Despite what it may look like, starving children do not have bloated stomachs due to excess fat, like children who are overfed; rather, they have bloated stomachs due to a condition called protein calorie malnutrition, or PCM, which implies that the child is receiving enough calories, but not enough protein in those calories. A healthy body's blood vessels and organs secrete fluids, which are then flushed out by the lymphatic system. However, in a malnourished child who is suffering from PCM, the lymphatic system isn't effective enough to keep an appropriate amount of fluids flushed out, resulting in excess waste fluids being stored in the abdomen.

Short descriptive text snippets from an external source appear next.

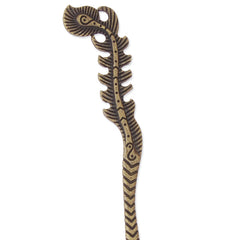 26x155mm Antique Bronze Hair Stick,fishtail,Metal Hair Stick, Hair Accessories,Hair Sticks Hairpin,10PCS/lot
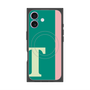 プレミアムスクエアケース with MagSafe［ オリジナル - initial color line - T green ］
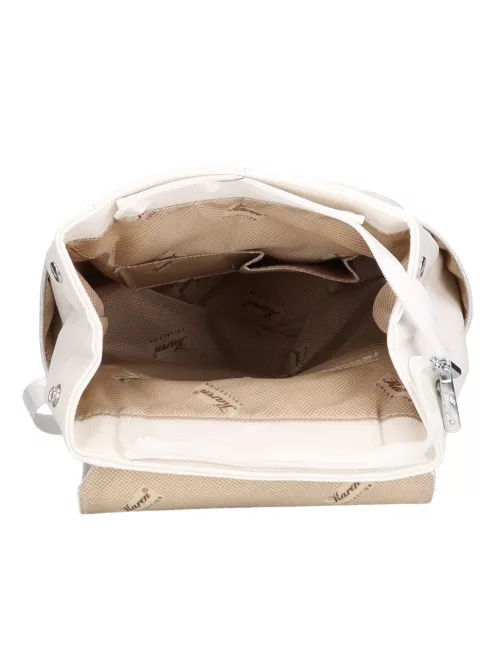 Karen rostbőr táska bézs oldalt virágos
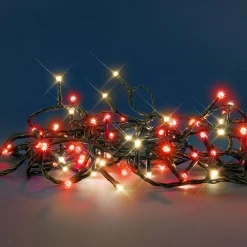 BLACHERE Guirlande lumineuse 8 m 128 LED câble vert Flashing light Bicolore Rouge et blanc chaud Bicolore Rouge / Blanc chaud - câble transparent Outlet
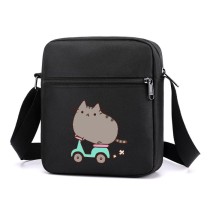 Сумка через плечо Пушин на скутере (Pusheen) черная №4
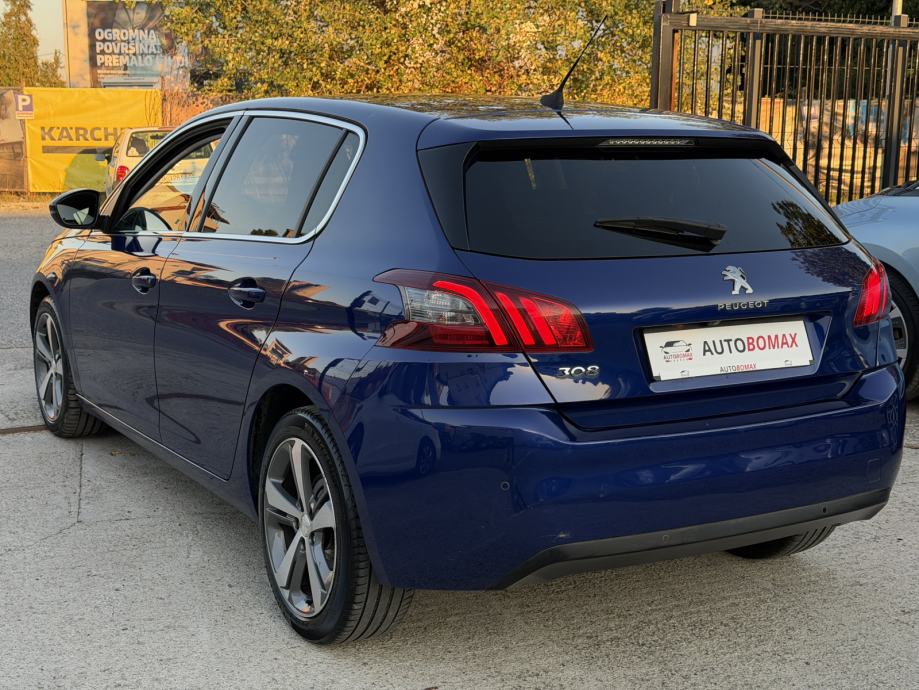 Peugeot 308 1,5 BlueHDi ALLURE -POTVRDA KM/JAMSTVO-NAVI-LED-MOD.2020, fotografija 9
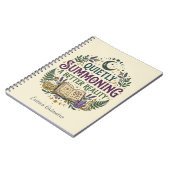 Quietly Summoning a Better Reality Grimoire Notizblock (Linke Seite)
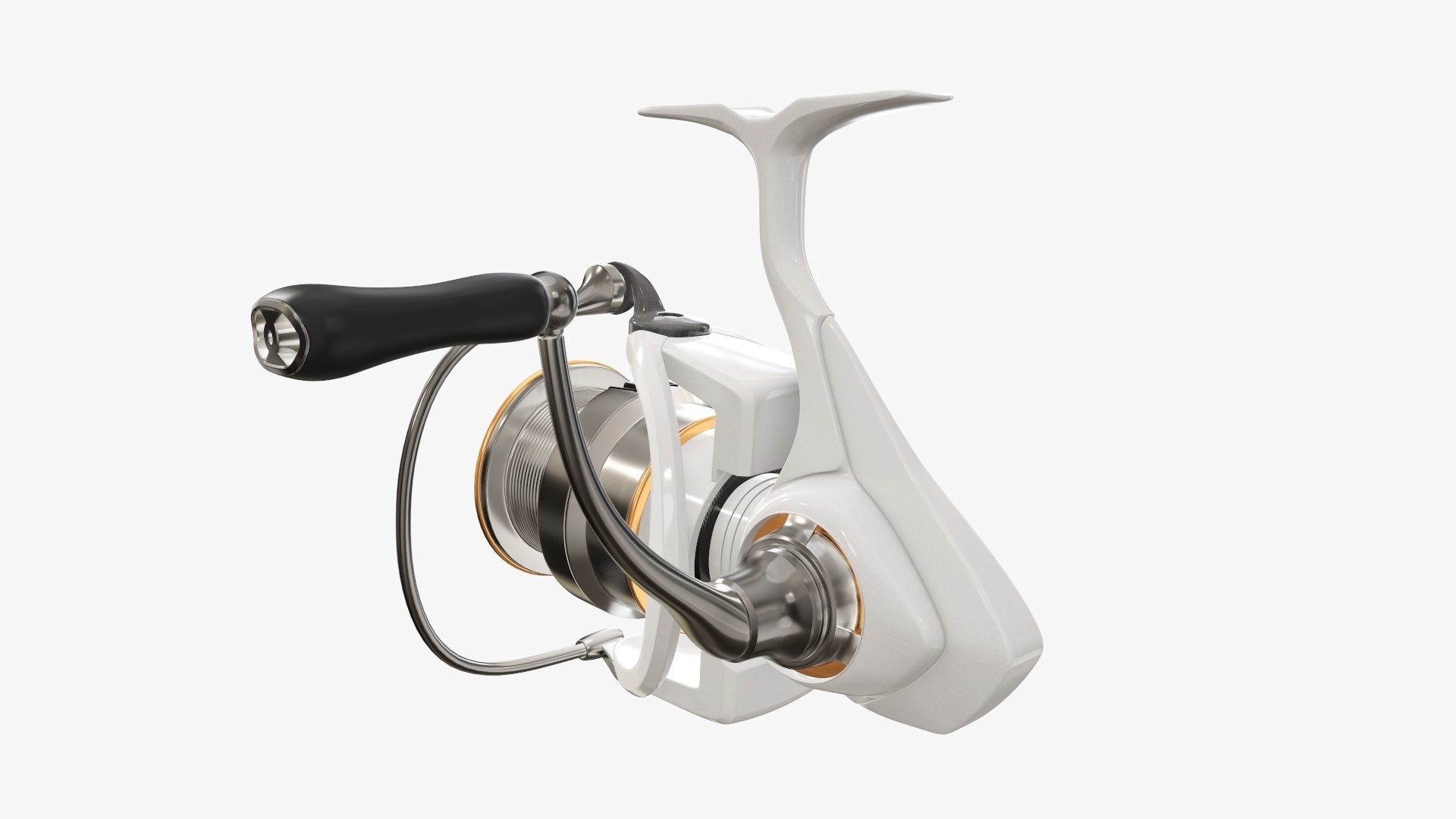 Fishing reel 3D model_5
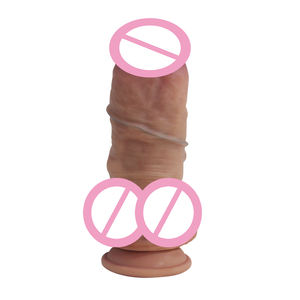 8 Zoll großer Penis lebensechte echte Frau Muschi stimulieren <span class=keywords><strong>Dildo</strong></span> zwei Schichten Silikon Schwanz Sexspielzeug für weibliche Vagina Masturbation - Product Image 1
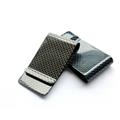 Free shipping Aluminum  Money Blocking Automatic   Genuine True Carbon Fiber Wallet Card Case Holder Money Clip
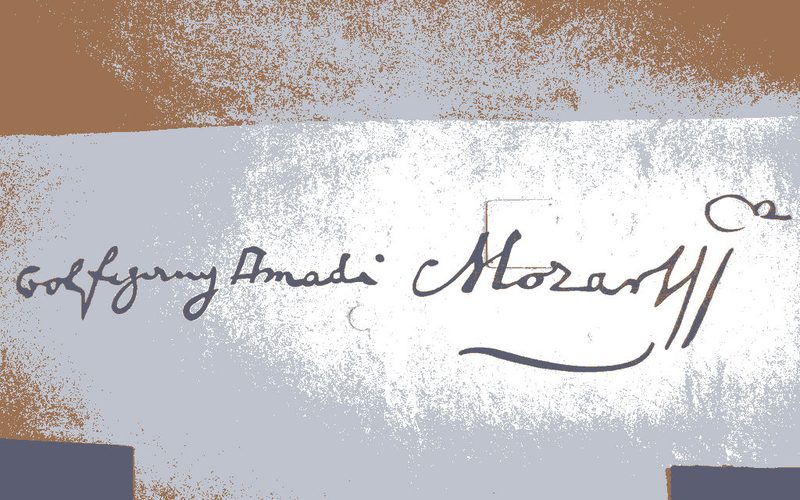 Signature of Wolfgang Amadeus Mozart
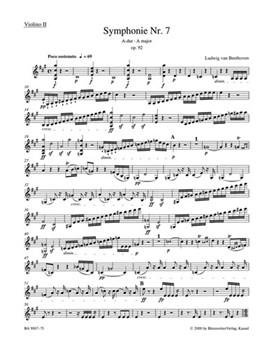 Symphony Nr. 7 A major op. 92 by Beethoven Ludwig van for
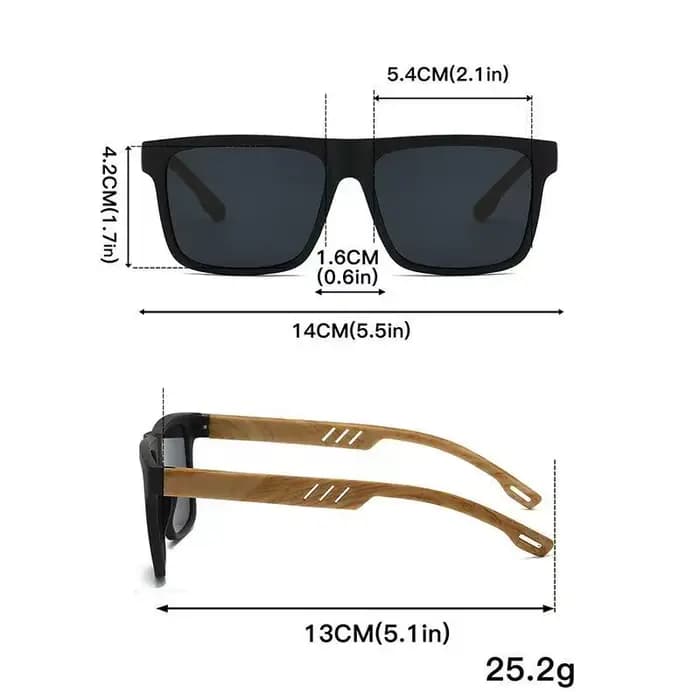 Lunettes de soleil carrées vintage Ravenisa Fashion pour hommes et femmes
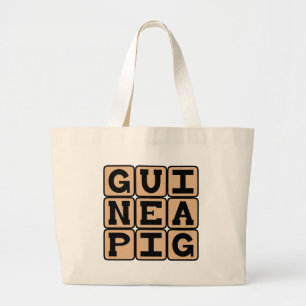 Guinea Pig, Cute Pet or Test Subject Large Tote Bag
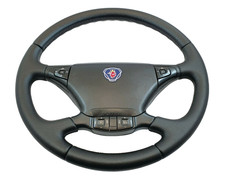SCANIA P G R T Series 2004-2015 NUEVO CUERO NEGRO Volante Camión 3 Interruptor comprar usado  Enviando para Brazil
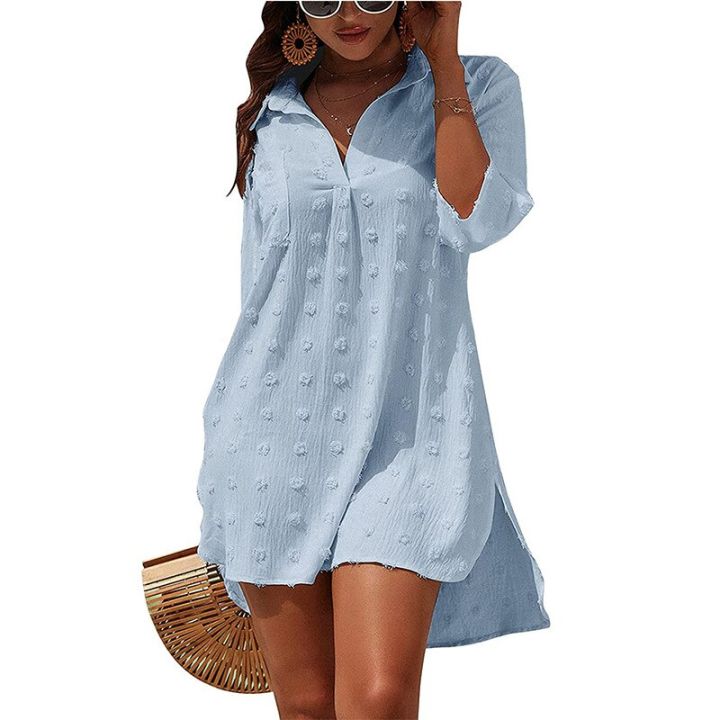 Beach%20Coverups%20for%20Women%20Dresses%20Cardigan%202022%20New%20Jacquard%20Irregular%20Lace%20Shirts%20Petticoat%20Blouse%20Bathing%20Suit%20Cover-ups%20-%20Image%207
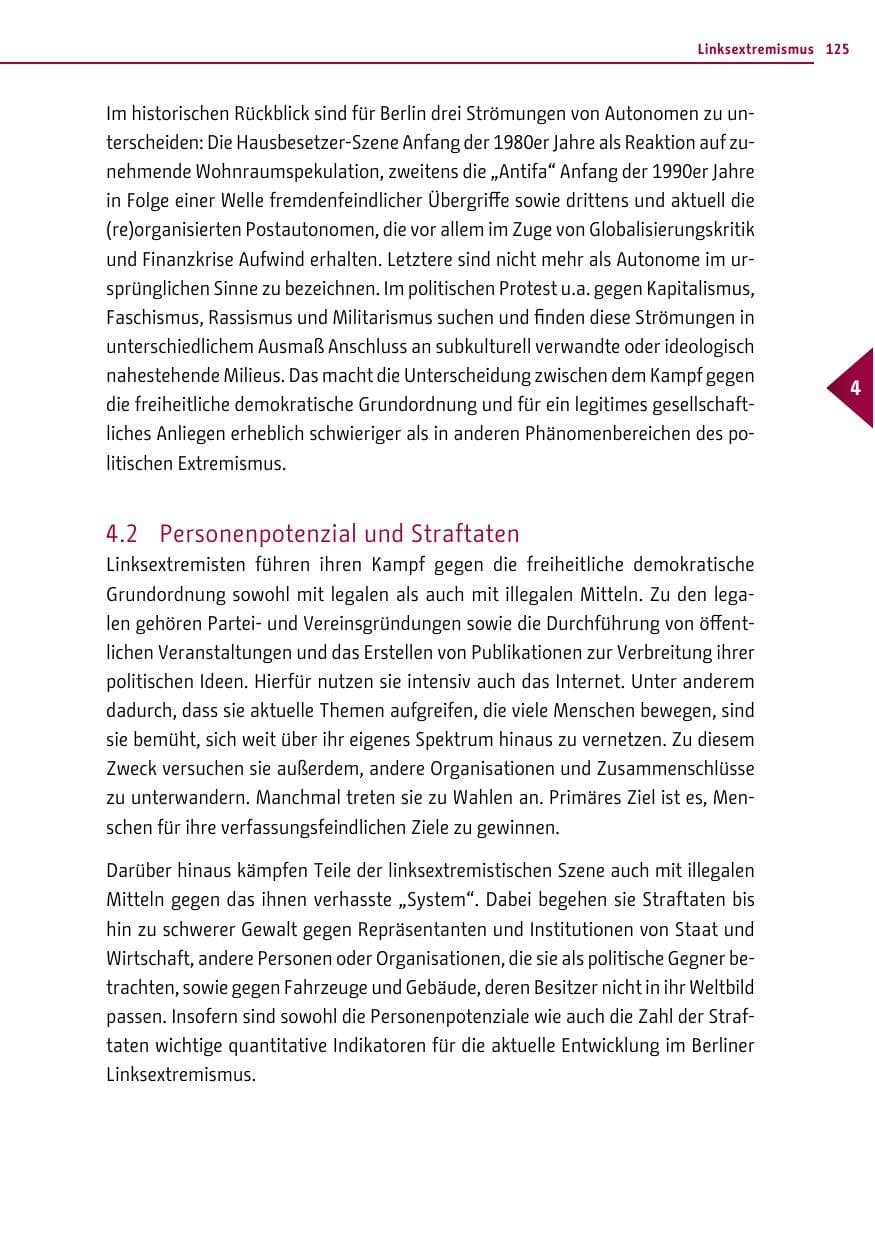 Seite 125 des Verfassungsschutzbericht 2015 Berlin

Protein calorie malnutrition is common in third-world countries where foods lacking most nutrients, like rice or maize, are abundant and the main daily food source, but other nutrient-rich foods, like fish, chicken or legumes, are scarce. The result is a diet high in nutrient- and protein-poor foods but sufficient in calorie count.
Protein calorie malnutrition can lead to two other diseases: marasmus and kwashiorkor. Marasmus is marked by severe weight loss, low body temperature, constipation and starvation diarrhea. Kwashiorkor is marked by edema in the hands and feet, a low capillary-filtration rate, hypoalbuminemia, or low concentrations of albumin in the blood, and dermatitis.